### [WORK INSTRUCTIONS]
Only one stretch of the data should be retyped: the lines from the line containing "Happy St Patricks" through the line containing "Olive green hoodie". Keep pictures out of it.

### [TASK INPUTS]
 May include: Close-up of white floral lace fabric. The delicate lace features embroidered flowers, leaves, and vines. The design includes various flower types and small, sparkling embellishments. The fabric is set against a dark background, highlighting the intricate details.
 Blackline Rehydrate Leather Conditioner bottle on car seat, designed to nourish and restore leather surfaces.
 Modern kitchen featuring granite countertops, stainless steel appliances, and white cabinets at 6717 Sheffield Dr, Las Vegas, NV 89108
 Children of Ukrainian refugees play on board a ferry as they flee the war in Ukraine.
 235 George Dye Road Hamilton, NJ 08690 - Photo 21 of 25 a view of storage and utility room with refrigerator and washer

--

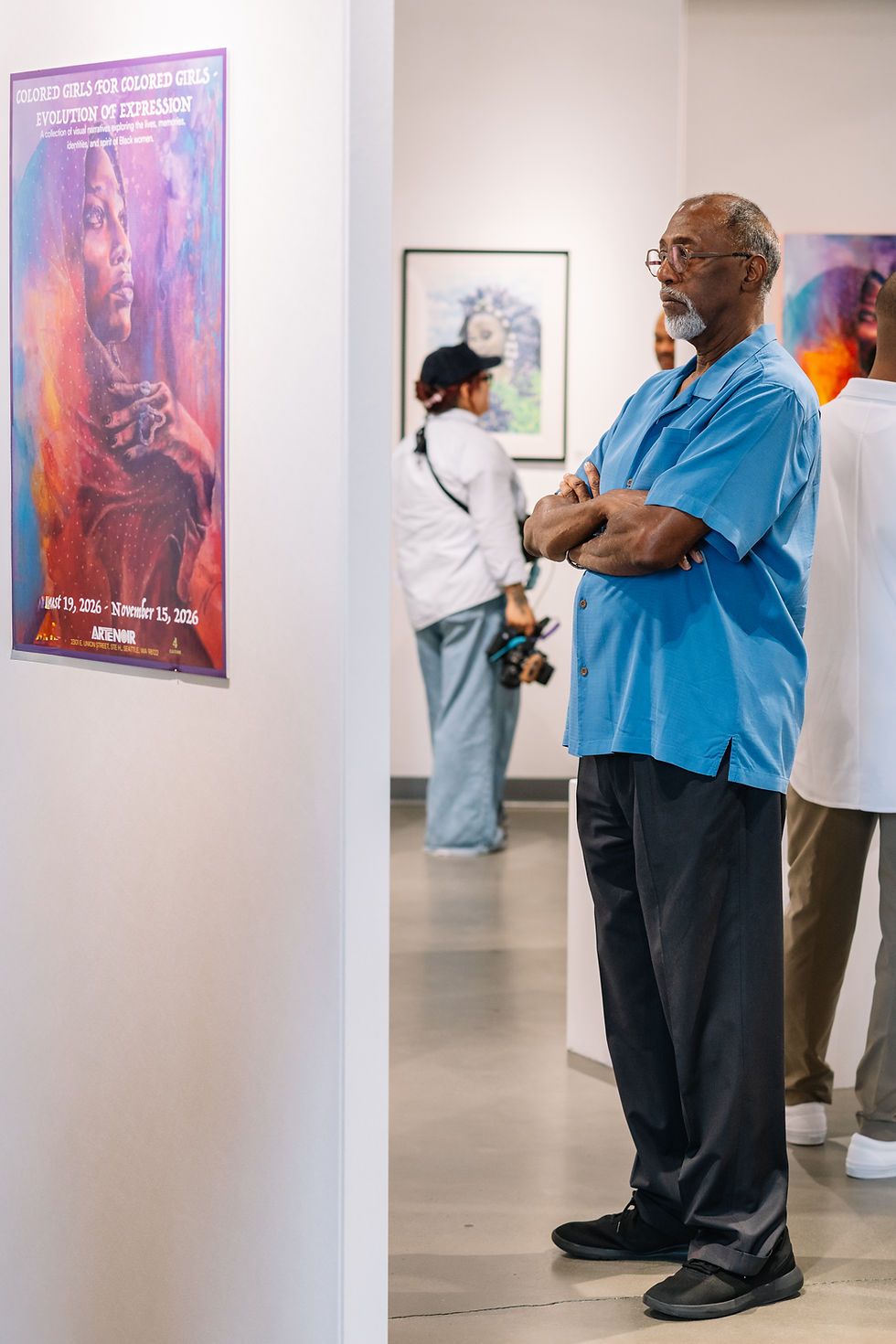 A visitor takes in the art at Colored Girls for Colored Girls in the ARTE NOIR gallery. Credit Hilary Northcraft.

* * *

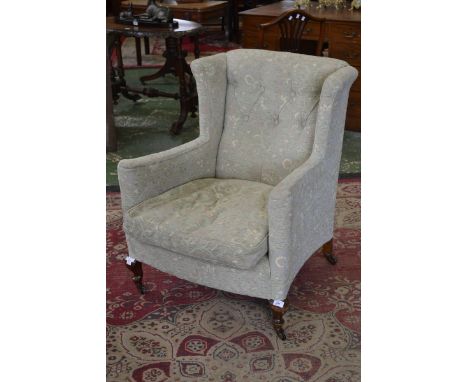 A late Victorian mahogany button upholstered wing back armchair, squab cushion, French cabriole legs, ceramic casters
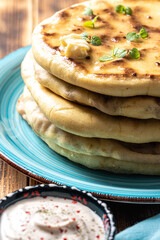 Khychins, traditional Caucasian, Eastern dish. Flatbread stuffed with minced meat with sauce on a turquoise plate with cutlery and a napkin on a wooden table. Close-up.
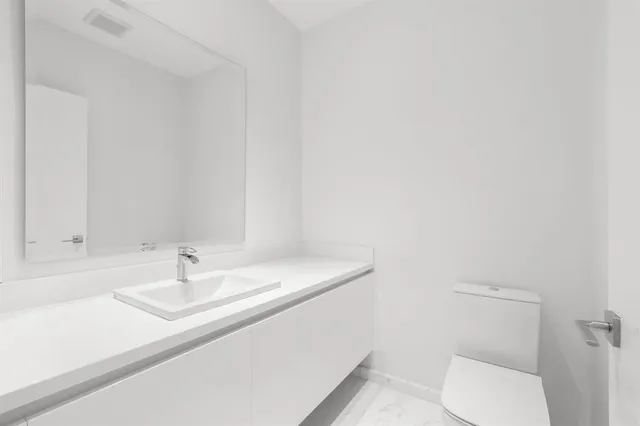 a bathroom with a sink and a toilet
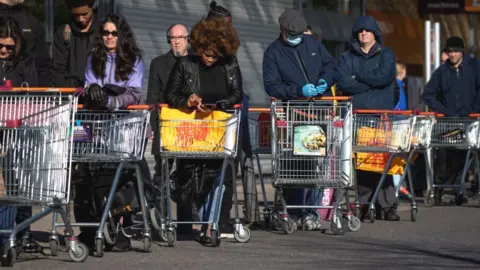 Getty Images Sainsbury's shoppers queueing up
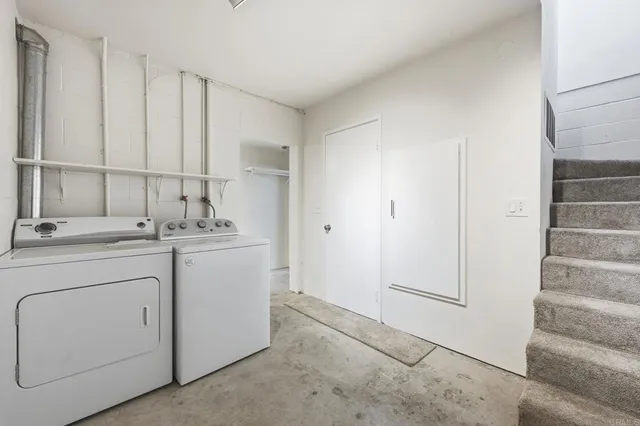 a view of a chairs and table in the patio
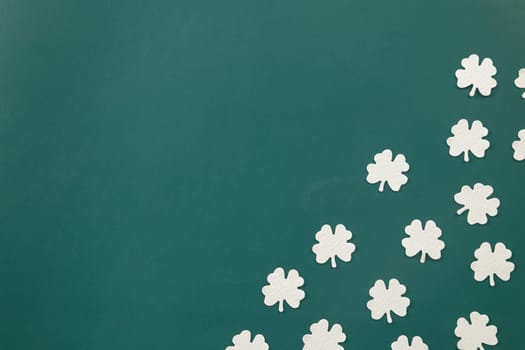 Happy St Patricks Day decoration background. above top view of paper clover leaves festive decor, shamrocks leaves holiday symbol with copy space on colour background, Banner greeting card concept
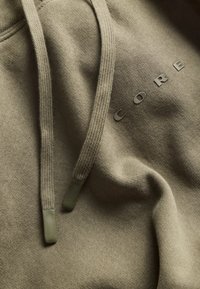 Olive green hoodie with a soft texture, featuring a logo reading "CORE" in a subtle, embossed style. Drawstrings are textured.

### [RESULT FOR THIS EXERCISE]
 Happy St Patricks Day decoration background. above top view of paper clover leaves festive decor, shamrocks leaves holiday symbol with copy space on colour background, Banner greeting card concept
 Olive green hoodie with a soft texture, featuring a logo reading "CORE" in a subtle, embossed style. Drawstrings are textured.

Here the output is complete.